O partido AfD lidera as intenções de voto na Alemanha com 27 por cento. Esse apoio reflete o descontentamento com as políticas migratórias, econômicas e o desgaste da coalizão no poder em Berlim.
A copresidente da AfD concordou com observação de jornalista do Die Welt sobre a diferença entre Orbán, que enfrenta eleições regulares, e Von der Leyen, escolhida por acordos internos em Bruxelas. Weidel criticou a criação de uma elite europeia que resiste a mudanças impostas pelos cidadãos.
Ursula von der Leyen comemorou o resultado húngaro ao afirmar que o país havia escolhido a Europa. A declaração veio 17 minutos após Orbán reconhecer o avanço da oposição e foi vista como sinal de distanciamento do líder húngaro.
A presidente da Comissão Europeia defendeu o fim do veto nacional em política externa da União Europeia.

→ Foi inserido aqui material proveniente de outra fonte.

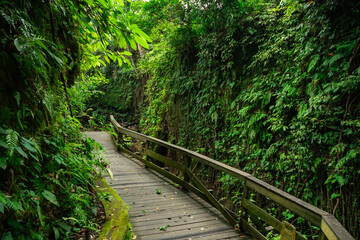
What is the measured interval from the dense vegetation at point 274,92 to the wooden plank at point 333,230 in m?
1.75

Ela propôs o voto por maioria qualificada para agilizar decisões sobre a Ucrânia e sanções internacionais.
Desde que assumiu o cargo em 2019, Ursula von der Leyen acumula controvérsias, como o chamado Pfizergate. O caso envolveu mensagens trocadas com o executivo da Pfizer em negociações de bilhões em vacinas contra a Covid-19.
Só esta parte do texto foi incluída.